◆ **Text**:
Annual rates of change of summer PDSI measured using Theil–Sen median slopes (1901–2012). Pixels where trend is significant at 0.05 level are shown with stippling.

Fig. 7.

Annual rates of change of summer PDSI measured using Theil–Sen median slopes (1901–2012). Pixels where trend is significant at 0.05 level are shown with stippling.

The Kuroshio is probably the main source of the NPC mode. Linkage between the Kuroshio and the moisture budget in China has been addressed in recent years. Zhou and Wang (2014) stated that positive anomalies in the Kuroshio region strengthened the western Pacific subtropical high and increased moisture that was transported from the Bohai Sea and central Pacific, thereby enhancing precipitation in northeastern China. Analogously, Ying et al. (2013) identified Kuroshio-related evolution as dominating the variation of summer rainfall in the Yangtze–Huaihe River valley.

Ma (2007) studied the relationship between moisture conditions of the central part of northern China and PDO from 1951 to 2005, concluding that the positive PDO phase matched with warm and drought periods and that the decadal SST variation over the North Pacific is one possible cause of the decadal wetness shift over the central part of northern China. Qian and Zhou (2014) analyzed PDO forcing on drought in northern China and found a stable inverse relationship between multidecadal variability of PDSI and that of PDO, consistent with our results. Qian and Zhou (2014) found that composite differences between two positive PDO phases (1922–45 and 1977–2002) and one negative PDO phase (1946–76) in summer exhibit a pattern like an anomalous Pacific–Japan/East Asia–Pacific (PJ/EAP) meridional teleconnections along the East Asian coast. This teleconnection might develop locally in response to the PDO-associated warm SST anomalies in the tropical Indo-Pacific Ocean. Following the PJ/EAP teleconnection patterns, northern China is dominated by an anomalous high pressure and anticyclone system at mid-to-low levels, which are favorable for dry conditions. A weakened land–sea thermal contrast in East Asia during the transition from negative to positive PDO phase also contributes to the dry conditions in northern China by weakening the East Asian summer monsoon (Qian and Zhou 2014).

Figure 8 shows the temporal structure of SVD modes for low-pass global SST anomalies. Plotted on these charts are the expansion coefficients of the six SVD modes for low-pass global SST (S1S3 and W1W3), along with corresponding indices (global mean SST anomalies corresponding to the sea ice loss–global warming pattern, mean SST anomalies over the NPC corresponding to the NPC pattern, and the PDO indices corresponding to the PDO pattern). The pair of time series tracks each other reasonably well in each chart with a correlation coefficient greater than 0.6 (p value < 10−7), which corroborates the above attributions of these SVD patterns. The expansion coefficient of NPC mode (W2) compares better with the NPC SST anomaly than that of the S2.

Fig. 8.

◆ **Data extract**:

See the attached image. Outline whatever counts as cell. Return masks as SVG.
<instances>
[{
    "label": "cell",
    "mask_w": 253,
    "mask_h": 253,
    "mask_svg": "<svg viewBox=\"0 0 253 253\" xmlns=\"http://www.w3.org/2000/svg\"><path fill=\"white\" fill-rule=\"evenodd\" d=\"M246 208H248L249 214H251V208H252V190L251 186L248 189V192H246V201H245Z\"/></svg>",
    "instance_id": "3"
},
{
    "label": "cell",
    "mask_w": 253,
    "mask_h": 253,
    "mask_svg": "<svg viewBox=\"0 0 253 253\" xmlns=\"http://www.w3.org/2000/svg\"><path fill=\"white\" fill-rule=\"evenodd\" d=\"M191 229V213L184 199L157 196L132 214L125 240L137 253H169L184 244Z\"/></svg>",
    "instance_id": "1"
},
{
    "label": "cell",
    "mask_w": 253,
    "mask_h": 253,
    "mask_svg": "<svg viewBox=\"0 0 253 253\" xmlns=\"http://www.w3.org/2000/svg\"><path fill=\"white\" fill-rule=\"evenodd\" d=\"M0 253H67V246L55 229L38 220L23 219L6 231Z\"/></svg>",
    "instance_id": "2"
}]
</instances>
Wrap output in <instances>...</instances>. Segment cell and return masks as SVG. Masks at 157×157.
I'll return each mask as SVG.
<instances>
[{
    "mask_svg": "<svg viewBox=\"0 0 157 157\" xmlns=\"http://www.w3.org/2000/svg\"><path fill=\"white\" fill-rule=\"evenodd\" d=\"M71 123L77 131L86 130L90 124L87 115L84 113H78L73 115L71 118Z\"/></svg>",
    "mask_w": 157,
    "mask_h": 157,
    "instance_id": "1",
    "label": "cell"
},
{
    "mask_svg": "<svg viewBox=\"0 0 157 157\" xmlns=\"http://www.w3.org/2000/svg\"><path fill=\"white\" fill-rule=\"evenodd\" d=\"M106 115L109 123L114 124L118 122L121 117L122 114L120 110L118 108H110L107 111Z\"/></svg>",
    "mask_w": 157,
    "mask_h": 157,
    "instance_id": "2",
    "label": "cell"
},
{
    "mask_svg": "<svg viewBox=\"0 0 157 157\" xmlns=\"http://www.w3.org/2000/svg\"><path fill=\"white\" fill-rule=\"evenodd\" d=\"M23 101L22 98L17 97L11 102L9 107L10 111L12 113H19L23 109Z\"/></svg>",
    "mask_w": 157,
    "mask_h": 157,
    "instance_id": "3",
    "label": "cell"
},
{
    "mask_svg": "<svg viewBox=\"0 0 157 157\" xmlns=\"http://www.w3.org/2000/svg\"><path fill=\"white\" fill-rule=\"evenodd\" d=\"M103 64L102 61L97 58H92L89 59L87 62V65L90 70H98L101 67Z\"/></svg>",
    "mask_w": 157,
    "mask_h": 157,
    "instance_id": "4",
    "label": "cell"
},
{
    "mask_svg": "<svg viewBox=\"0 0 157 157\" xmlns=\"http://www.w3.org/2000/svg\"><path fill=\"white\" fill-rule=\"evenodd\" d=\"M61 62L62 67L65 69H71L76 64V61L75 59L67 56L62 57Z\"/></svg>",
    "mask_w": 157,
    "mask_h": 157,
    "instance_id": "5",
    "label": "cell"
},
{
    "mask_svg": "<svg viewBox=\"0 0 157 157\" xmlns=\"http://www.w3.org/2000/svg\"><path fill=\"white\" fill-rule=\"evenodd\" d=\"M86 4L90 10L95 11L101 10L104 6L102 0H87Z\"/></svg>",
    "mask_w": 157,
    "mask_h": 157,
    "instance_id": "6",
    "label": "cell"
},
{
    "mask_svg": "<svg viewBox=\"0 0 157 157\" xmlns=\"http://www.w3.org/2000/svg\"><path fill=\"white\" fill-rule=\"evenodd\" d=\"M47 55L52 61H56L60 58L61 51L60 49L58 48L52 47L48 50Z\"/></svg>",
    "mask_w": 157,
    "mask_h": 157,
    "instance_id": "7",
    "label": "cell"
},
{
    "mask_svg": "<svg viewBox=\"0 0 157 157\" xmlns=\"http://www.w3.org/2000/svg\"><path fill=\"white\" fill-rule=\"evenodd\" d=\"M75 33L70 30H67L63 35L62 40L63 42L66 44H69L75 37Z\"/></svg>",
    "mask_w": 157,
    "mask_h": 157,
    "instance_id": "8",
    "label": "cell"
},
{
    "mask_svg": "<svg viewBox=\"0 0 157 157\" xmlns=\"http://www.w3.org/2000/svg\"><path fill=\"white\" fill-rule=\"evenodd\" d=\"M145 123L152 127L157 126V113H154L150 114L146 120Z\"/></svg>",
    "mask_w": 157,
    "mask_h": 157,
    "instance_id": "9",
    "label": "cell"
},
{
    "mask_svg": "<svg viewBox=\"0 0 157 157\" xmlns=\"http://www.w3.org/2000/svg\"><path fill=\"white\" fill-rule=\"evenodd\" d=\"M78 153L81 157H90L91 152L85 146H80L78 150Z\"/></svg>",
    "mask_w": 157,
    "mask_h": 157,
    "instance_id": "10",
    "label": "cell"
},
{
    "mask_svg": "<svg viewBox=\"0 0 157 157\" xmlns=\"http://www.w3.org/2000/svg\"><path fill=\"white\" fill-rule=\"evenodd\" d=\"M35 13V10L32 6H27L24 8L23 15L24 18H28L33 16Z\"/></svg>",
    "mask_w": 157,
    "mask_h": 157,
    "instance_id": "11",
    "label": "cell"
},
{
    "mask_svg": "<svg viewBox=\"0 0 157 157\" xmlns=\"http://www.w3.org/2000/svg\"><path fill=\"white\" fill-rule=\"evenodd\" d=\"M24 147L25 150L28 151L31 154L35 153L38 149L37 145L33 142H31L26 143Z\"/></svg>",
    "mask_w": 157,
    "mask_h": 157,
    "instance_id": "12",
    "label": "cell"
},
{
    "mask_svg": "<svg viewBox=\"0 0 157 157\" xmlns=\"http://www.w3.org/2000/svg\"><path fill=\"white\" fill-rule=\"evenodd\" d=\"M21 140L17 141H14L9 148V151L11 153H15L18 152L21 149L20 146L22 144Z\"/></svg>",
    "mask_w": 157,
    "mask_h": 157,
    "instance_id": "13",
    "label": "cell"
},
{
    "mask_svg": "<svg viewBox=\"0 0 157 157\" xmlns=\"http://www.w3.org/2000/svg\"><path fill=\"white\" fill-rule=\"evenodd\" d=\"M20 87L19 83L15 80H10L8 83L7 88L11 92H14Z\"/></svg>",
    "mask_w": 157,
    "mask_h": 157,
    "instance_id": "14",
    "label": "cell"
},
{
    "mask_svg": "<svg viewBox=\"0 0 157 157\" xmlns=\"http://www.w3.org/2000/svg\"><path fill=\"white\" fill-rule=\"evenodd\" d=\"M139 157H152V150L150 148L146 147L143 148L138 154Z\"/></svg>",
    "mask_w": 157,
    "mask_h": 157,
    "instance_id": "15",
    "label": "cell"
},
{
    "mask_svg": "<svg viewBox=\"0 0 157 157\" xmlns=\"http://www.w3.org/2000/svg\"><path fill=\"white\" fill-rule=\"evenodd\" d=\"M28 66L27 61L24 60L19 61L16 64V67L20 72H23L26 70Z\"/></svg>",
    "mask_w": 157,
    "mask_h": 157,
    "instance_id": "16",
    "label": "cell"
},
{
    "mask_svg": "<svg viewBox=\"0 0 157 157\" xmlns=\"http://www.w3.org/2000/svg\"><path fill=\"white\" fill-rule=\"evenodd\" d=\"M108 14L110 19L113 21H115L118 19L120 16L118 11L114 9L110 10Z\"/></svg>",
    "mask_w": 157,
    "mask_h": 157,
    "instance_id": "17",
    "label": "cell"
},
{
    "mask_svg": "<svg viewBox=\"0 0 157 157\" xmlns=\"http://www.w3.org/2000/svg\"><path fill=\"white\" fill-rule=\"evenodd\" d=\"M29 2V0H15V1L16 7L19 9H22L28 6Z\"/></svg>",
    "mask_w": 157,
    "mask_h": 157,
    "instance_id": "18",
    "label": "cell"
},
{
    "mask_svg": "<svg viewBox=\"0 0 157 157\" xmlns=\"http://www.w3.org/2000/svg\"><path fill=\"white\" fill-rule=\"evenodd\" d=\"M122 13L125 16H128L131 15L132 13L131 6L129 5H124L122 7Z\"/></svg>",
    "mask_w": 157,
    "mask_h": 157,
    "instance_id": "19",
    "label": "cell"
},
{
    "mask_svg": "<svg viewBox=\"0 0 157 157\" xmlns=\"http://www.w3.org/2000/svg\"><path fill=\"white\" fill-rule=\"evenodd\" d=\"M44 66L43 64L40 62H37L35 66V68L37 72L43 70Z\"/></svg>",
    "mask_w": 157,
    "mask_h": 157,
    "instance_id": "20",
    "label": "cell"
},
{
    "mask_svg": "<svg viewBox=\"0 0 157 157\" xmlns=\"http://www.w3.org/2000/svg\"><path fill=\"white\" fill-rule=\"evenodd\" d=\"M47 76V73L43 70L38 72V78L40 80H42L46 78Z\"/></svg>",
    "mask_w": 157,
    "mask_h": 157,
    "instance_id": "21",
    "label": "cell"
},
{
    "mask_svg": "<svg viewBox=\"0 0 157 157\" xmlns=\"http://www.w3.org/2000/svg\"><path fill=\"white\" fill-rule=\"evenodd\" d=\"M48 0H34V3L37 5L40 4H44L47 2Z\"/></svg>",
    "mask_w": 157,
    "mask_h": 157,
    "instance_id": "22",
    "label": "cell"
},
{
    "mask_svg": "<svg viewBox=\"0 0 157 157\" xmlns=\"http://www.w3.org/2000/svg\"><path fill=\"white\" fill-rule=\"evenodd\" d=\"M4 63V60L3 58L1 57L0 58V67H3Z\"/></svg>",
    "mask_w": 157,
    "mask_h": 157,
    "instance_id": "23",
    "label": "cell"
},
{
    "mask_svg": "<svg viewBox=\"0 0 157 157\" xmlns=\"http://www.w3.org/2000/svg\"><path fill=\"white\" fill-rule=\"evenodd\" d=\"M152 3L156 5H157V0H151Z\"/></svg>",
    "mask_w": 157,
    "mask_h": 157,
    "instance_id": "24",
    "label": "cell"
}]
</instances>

◆ **Required tasks**:
1. In the text on northern China drought, which PDO phase did Ma (2007) find to match warm and drought periods?
2. Print the part of the text on northern China drought that opens with the words containing "Figure 8 shows" and closes with "that of the S2.".

◆ **Answers given**:
1. The positive PDO phase.

2.
Figure 8 shows the temporal structure of SVD modes for low-pass global SST anomalies. Plotted on these charts are the expansion coefficients of the six SVD modes for low-pass global SST (S1S3 and W1W3), along with corresponding indices (global mean SST anomalies corresponding to the sea ice loss–global warming pattern, mean SST anomalies over the NPC corresponding to the NPC pattern, and the PDO indices corresponding to the PDO pattern). The pair of time series tracks each other reasonably well in each chart with a correlation coefficient greater than 0.6 (p value < 10−7), which corroborates the above attributions of these SVD patterns. The expansion coefficient of NPC mode (W2) compares better with the NPC SST anomaly than that of the S2.